## SOURCE RECORDS
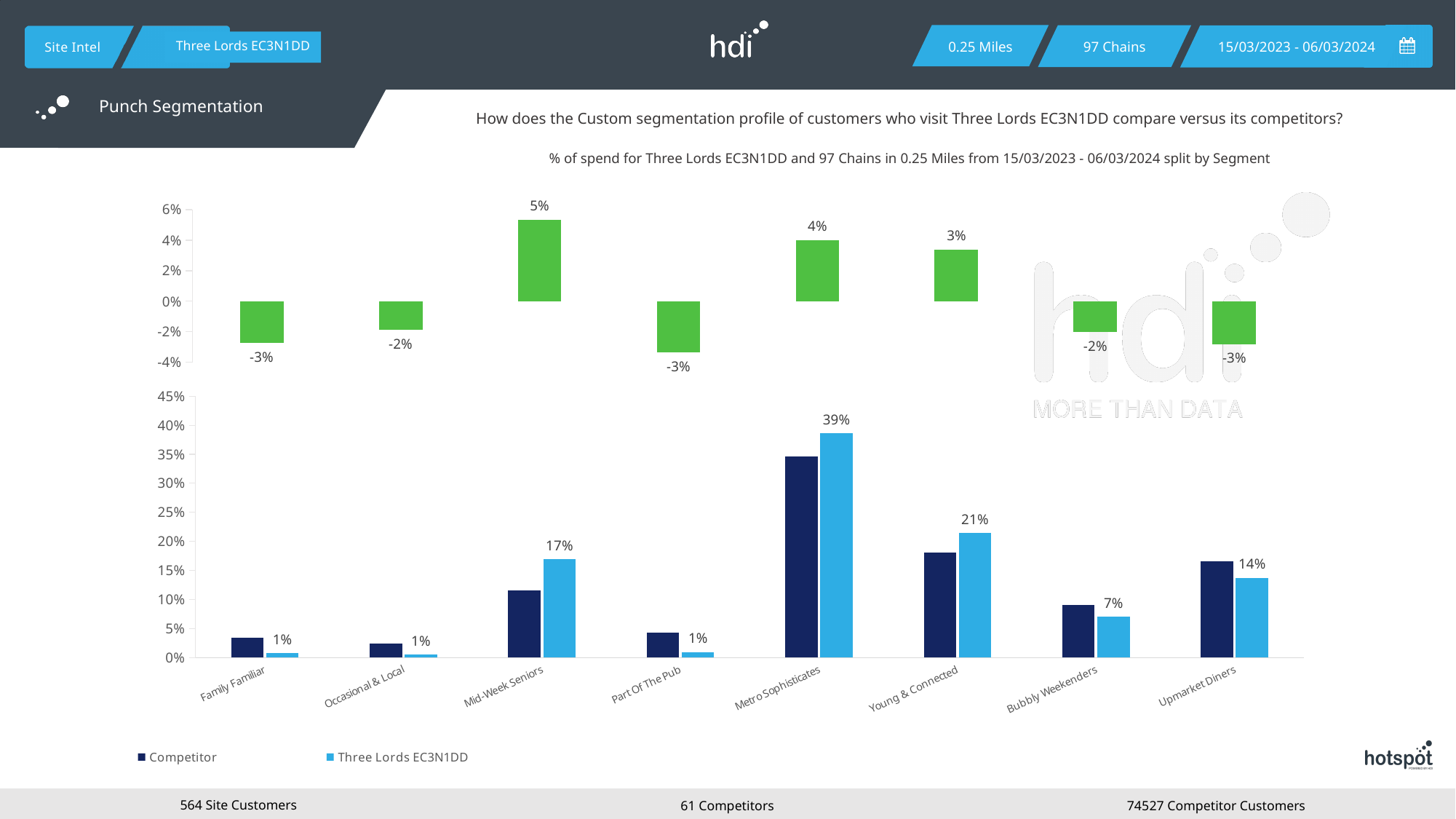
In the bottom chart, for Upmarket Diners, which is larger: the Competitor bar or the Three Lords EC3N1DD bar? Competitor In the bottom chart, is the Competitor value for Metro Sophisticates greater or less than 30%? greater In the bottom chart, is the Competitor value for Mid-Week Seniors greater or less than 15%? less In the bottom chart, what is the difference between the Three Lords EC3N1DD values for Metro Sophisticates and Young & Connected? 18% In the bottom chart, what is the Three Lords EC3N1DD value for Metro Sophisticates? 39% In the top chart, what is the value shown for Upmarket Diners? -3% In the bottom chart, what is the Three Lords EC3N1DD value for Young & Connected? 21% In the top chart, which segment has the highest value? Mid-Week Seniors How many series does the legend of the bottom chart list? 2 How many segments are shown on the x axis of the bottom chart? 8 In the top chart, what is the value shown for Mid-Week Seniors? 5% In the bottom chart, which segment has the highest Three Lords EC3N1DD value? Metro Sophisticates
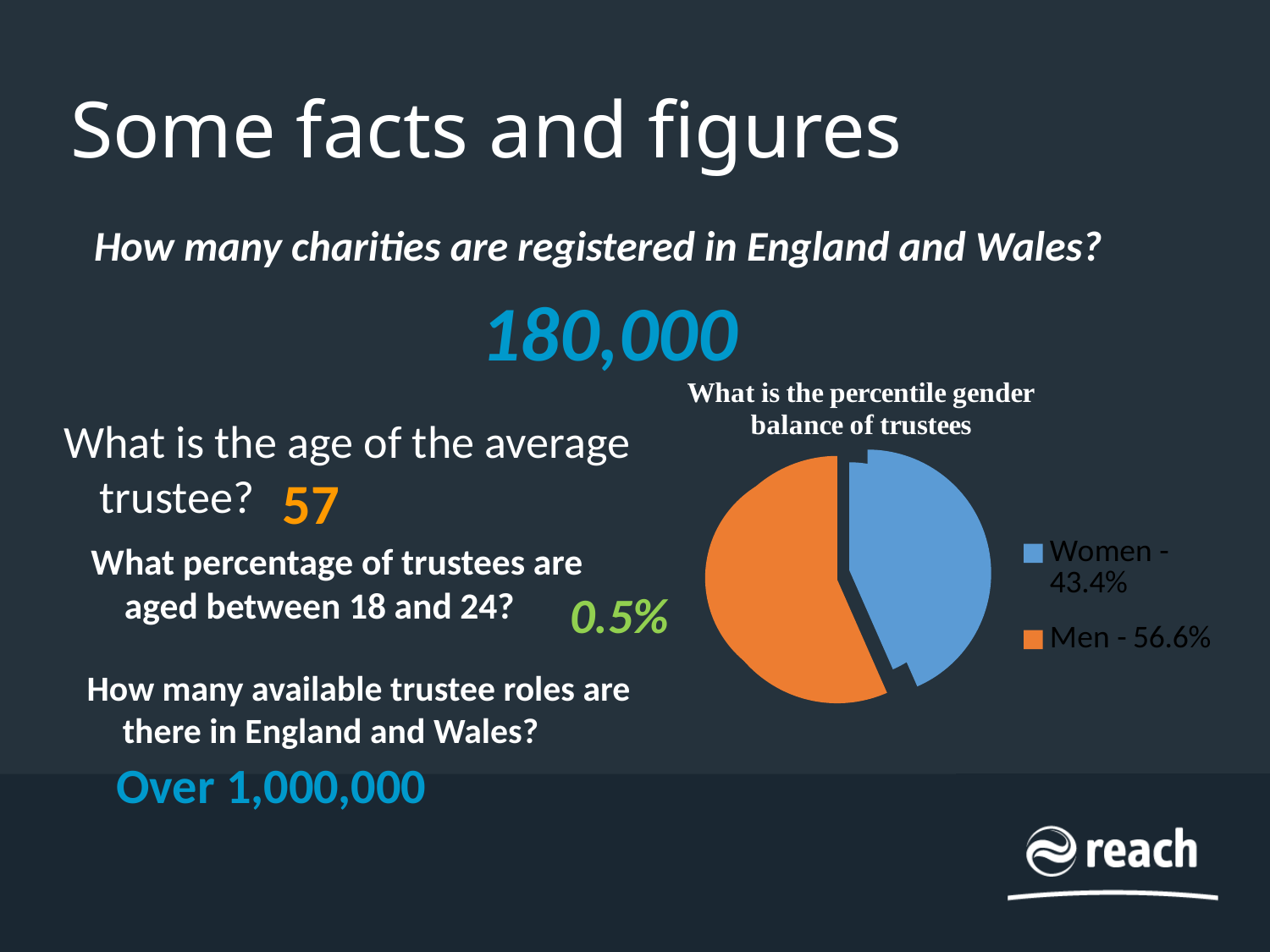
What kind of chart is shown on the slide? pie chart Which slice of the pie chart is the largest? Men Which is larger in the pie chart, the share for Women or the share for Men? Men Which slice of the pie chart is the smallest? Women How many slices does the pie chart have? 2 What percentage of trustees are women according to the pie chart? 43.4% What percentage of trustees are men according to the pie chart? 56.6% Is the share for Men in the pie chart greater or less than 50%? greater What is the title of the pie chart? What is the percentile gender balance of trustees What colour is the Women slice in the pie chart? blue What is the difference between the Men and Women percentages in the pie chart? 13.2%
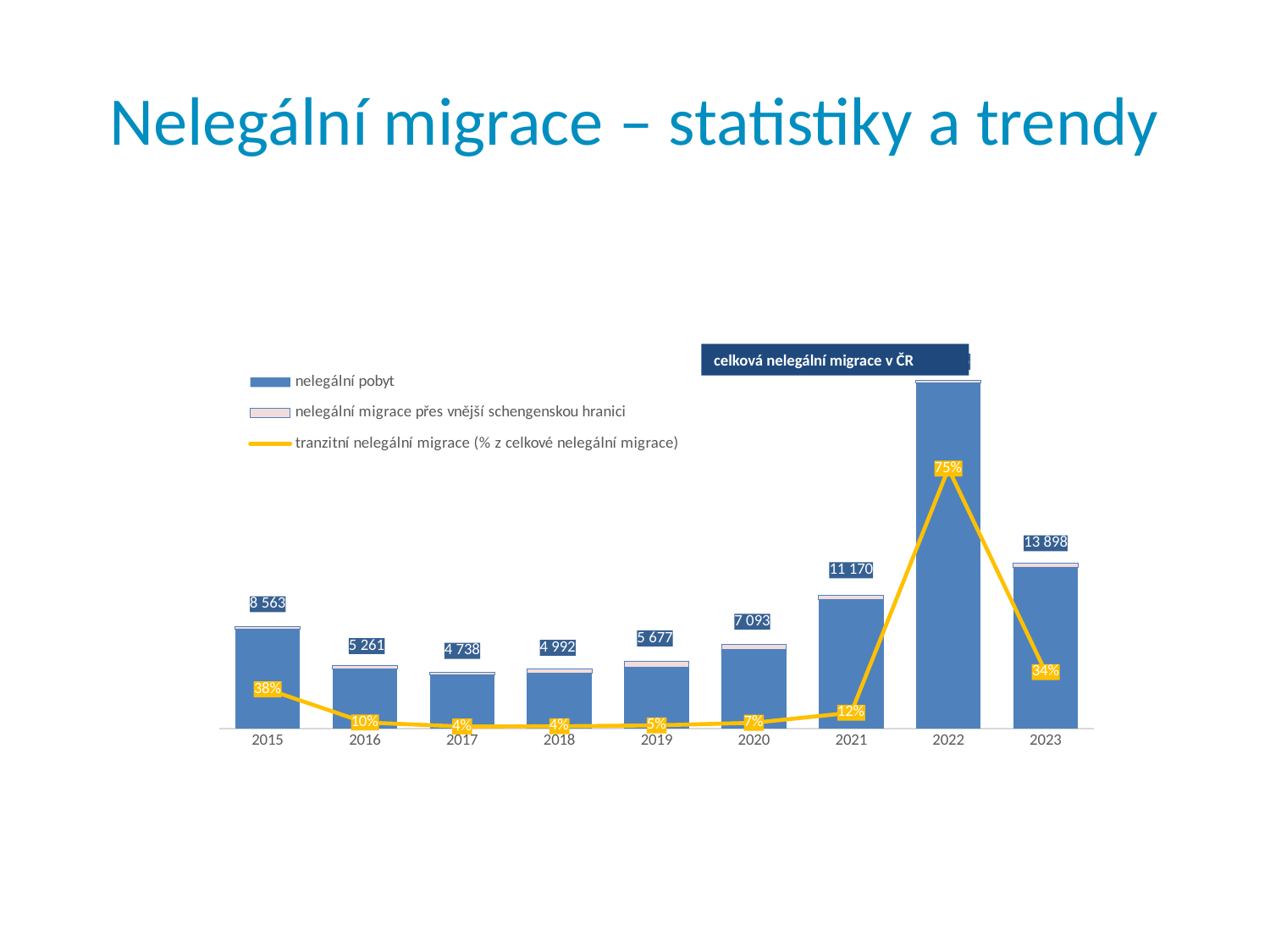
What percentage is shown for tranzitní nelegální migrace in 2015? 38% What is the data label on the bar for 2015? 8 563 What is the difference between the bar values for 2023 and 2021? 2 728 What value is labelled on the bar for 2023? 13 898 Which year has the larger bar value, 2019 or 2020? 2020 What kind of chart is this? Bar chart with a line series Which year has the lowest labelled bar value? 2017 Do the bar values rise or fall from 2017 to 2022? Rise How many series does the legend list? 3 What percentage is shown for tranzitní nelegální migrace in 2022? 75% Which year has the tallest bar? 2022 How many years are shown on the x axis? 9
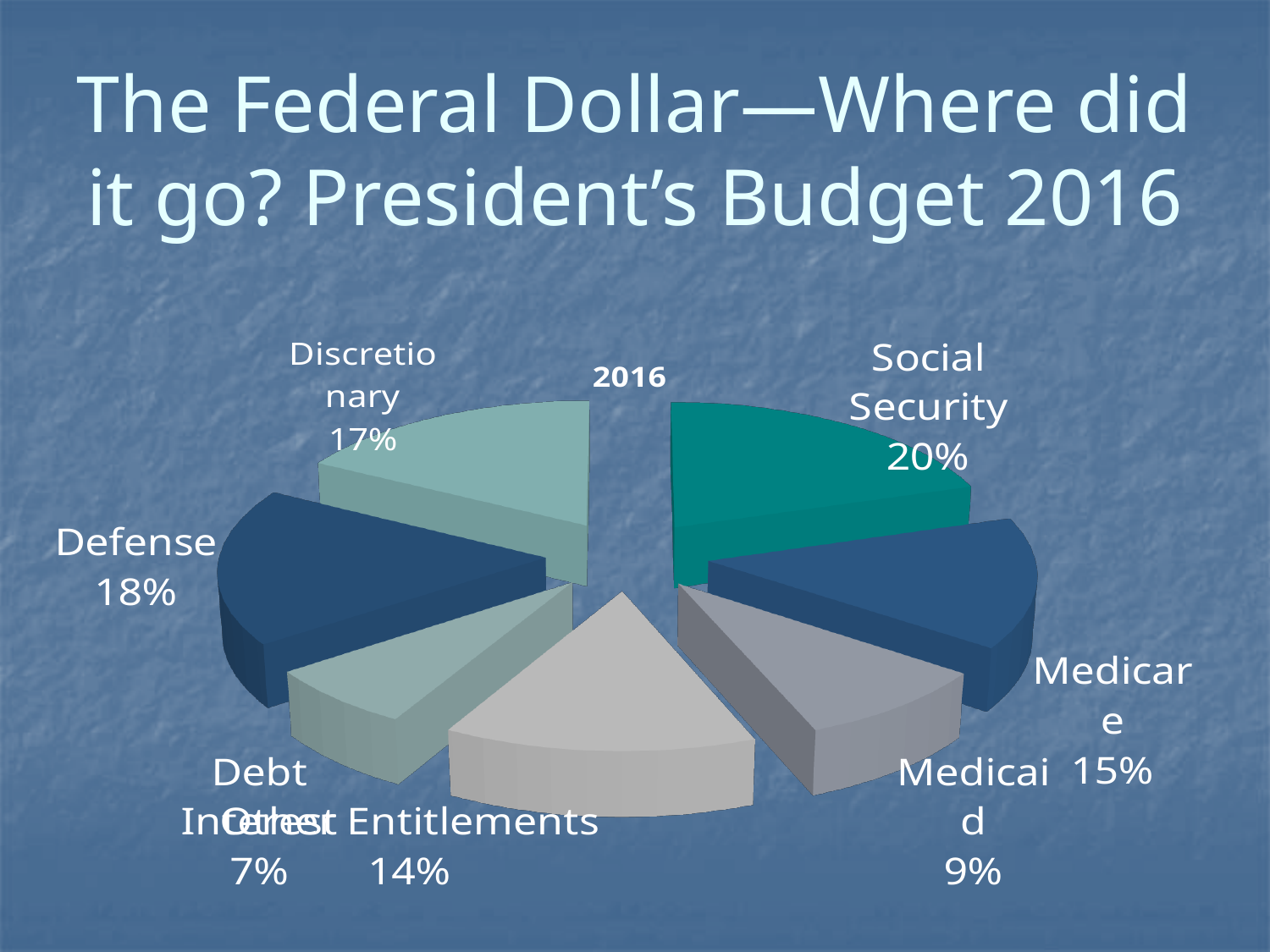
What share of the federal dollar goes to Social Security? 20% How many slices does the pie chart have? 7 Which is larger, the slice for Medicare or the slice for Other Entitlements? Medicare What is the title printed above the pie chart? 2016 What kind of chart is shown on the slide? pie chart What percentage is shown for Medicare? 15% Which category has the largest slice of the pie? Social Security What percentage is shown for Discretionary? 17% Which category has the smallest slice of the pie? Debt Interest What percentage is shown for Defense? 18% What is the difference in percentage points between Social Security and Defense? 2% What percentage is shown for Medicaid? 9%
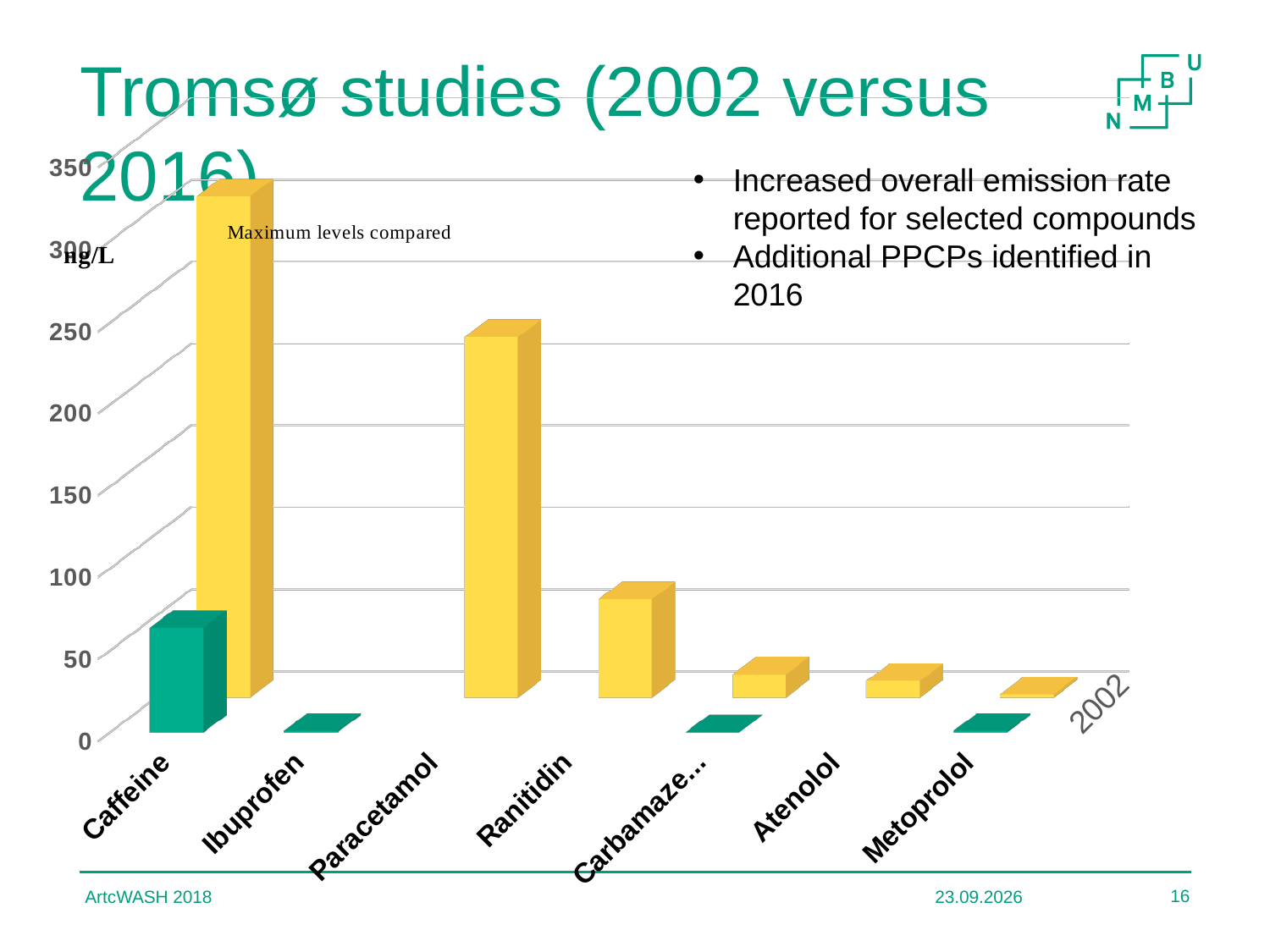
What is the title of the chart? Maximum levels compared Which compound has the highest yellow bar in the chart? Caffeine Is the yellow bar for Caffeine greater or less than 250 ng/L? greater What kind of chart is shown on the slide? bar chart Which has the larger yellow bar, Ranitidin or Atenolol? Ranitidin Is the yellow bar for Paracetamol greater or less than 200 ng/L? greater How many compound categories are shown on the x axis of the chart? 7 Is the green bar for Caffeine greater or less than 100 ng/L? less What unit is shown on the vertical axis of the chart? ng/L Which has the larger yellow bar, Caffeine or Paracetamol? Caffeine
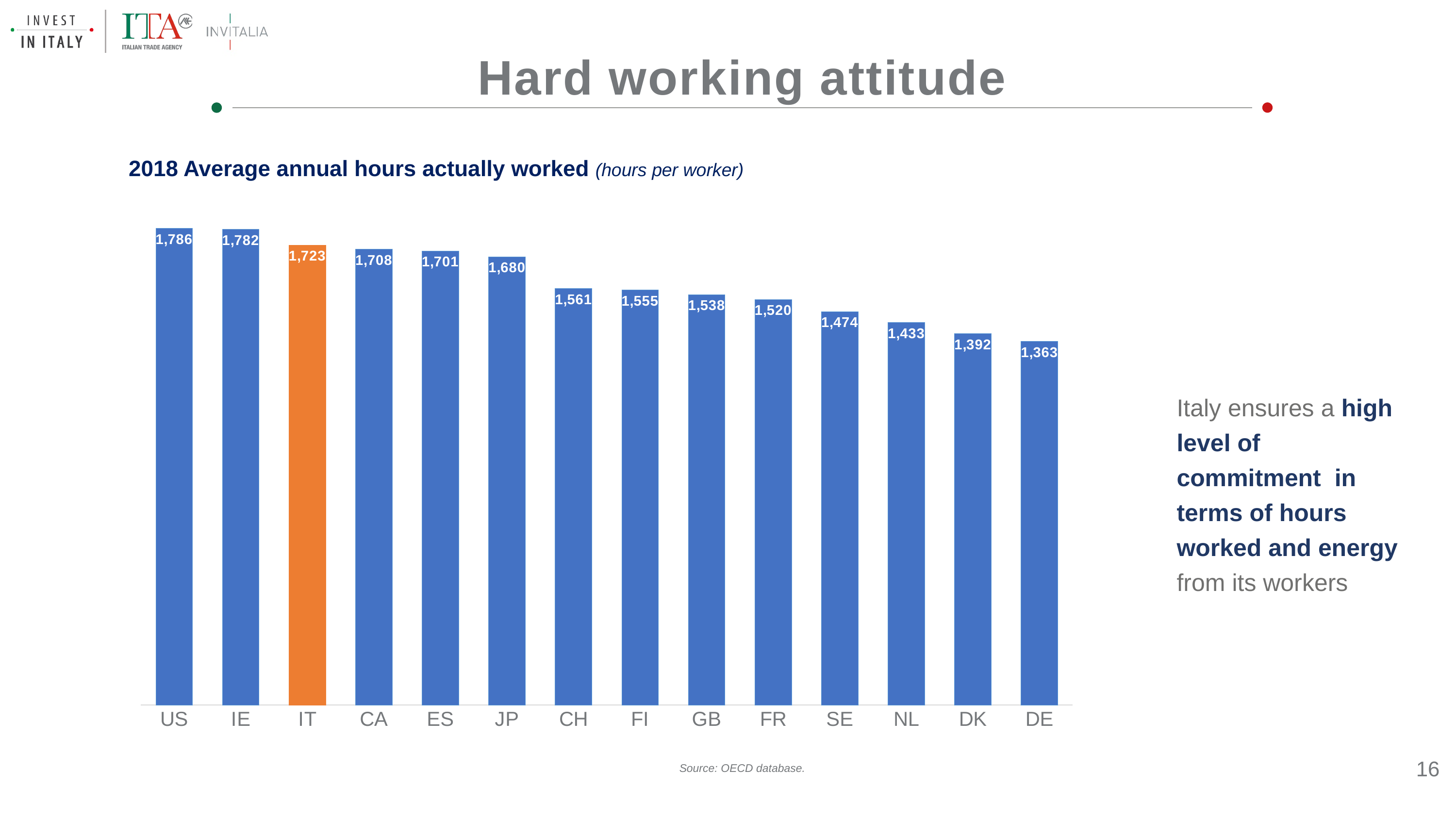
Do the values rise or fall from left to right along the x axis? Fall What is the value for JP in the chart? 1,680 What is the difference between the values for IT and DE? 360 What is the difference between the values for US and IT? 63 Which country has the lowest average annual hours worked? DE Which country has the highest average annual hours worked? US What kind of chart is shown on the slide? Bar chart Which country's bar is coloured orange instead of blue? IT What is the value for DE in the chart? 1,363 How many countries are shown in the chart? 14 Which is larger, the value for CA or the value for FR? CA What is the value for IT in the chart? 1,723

## YOUR INSTRUCTIONS
Copy out the text of all six records above word for word, leaving out the pictures.

## OUTPUT OF THE TASK
In the bottom chart, for Upmarket Diners, which is larger: the Competitor bar or the Three Lords EC3N1DD bar? Competitor In the bottom chart, is the Competitor value for Metro Sophisticates greater or less than 30%? greater In the bottom chart, is the Competitor value for Mid-Week Seniors greater or less than 15%? less In the bottom chart, what is the difference between the Three Lords EC3N1DD values for Metro Sophisticates and Young & Connected? 18% In the bottom chart, what is the Three Lords EC3N1DD value for Metro Sophisticates? 39% In the top chart, what is the value shown for Upmarket Diners? -3% In the bottom chart, what is the Three Lords EC3N1DD value for Young & Connected? 21% In the top chart, which segment has the highest value? Mid-Week Seniors How many series does the legend of the bottom chart list? 2 How many segments are shown on the x axis of the bottom chart? 8 In the top chart, what is the value shown for Mid-Week Seniors? 5% In the bottom chart, which segment has the highest Three Lords EC3N1DD value? Metro Sophisticates
What kind of chart is shown on the slide? pie chart Which slice of the pie chart is the largest? Men Which is larger in the pie chart, the share for Women or the share for Men? Men Which slice of the pie chart is the smallest? Women How many slices does the pie chart have? 2 What percentage of trustees are women according to the pie chart? 43.4% What percentage of trustees are men according to the pie chart? 56.6% Is the share for Men in the pie chart greater or less than 50%? greater What is the title of the pie chart? What is the percentile gender balance of trustees What colour is the Women slice in the pie chart? blue What is the difference between the Men and Women percentages in the pie chart? 13.2%
What percentage is shown for tranzitní nelegální migrace in 2015? 38% What is the data label on the bar for 2015? 8 563 What is the difference between the bar values for 2023 and 2021? 2 728 What value is labelled on the bar for 2023? 13 898 Which year has the larger bar value, 2019 or 2020? 2020 What kind of chart is this? Bar chart with a line series Which year has the lowest labelled bar value? 2017 Do the bar values rise or fall from 2017 to 2022? Rise How many series does the legend list? 3 What percentage is shown for tranzitní nelegální migrace in 2022? 75% Which year has the tallest bar? 2022 How many years are shown on the x axis? 9
What share of the federal dollar goes to Social Security? 20% How many slices does the pie chart have? 7 Which is larger, the slice for Medicare or the slice for Other Entitlements? Medicare What is the title printed above the pie chart? 2016 What kind of chart is shown on the slide? pie chart What percentage is shown for Medicare? 15% Which category has the largest slice of the pie? Social Security What percentage is shown for Discretionary? 17% Which category has the smallest slice of the pie? Debt Interest What percentage is shown for Defense? 18% What is the difference in percentage points between Social Security and Defense? 2% What percentage is shown for Medicaid? 9%
What is the title of the chart? Maximum levels compared Which compound has the highest yellow bar in the chart? Caffeine Is the yellow bar for Caffeine greater or less than 250 ng/L? greater What kind of chart is shown on the slide? bar chart Which has the larger yellow bar, Ranitidin or Atenolol? Ranitidin Is the yellow bar for Paracetamol greater or less than 200 ng/L? greater How many compound categories are shown on the x axis of the chart? 7 Is the green bar for Caffeine greater or less than 100 ng/L? less What unit is shown on the vertical axis of the chart? ng/L Which has the larger yellow bar, Caffeine or Paracetamol? Caffeine
Do the values rise or fall from left to right along the x axis? Fall What is the value for JP in the chart? 1,680 What is the difference between the values for IT and DE? 360 What is the difference between the values for US and IT? 63 Which country has the lowest average annual hours worked? DE Which country has the highest average annual hours worked? US What kind of chart is shown on the slide? Bar chart Which country's bar is coloured orange instead of blue? IT What is the value for DE in the chart? 1,363 How many countries are shown in the chart? 14 Which is larger, the value for CA or the value for FR? CA What is the value for IT in the chart? 1,723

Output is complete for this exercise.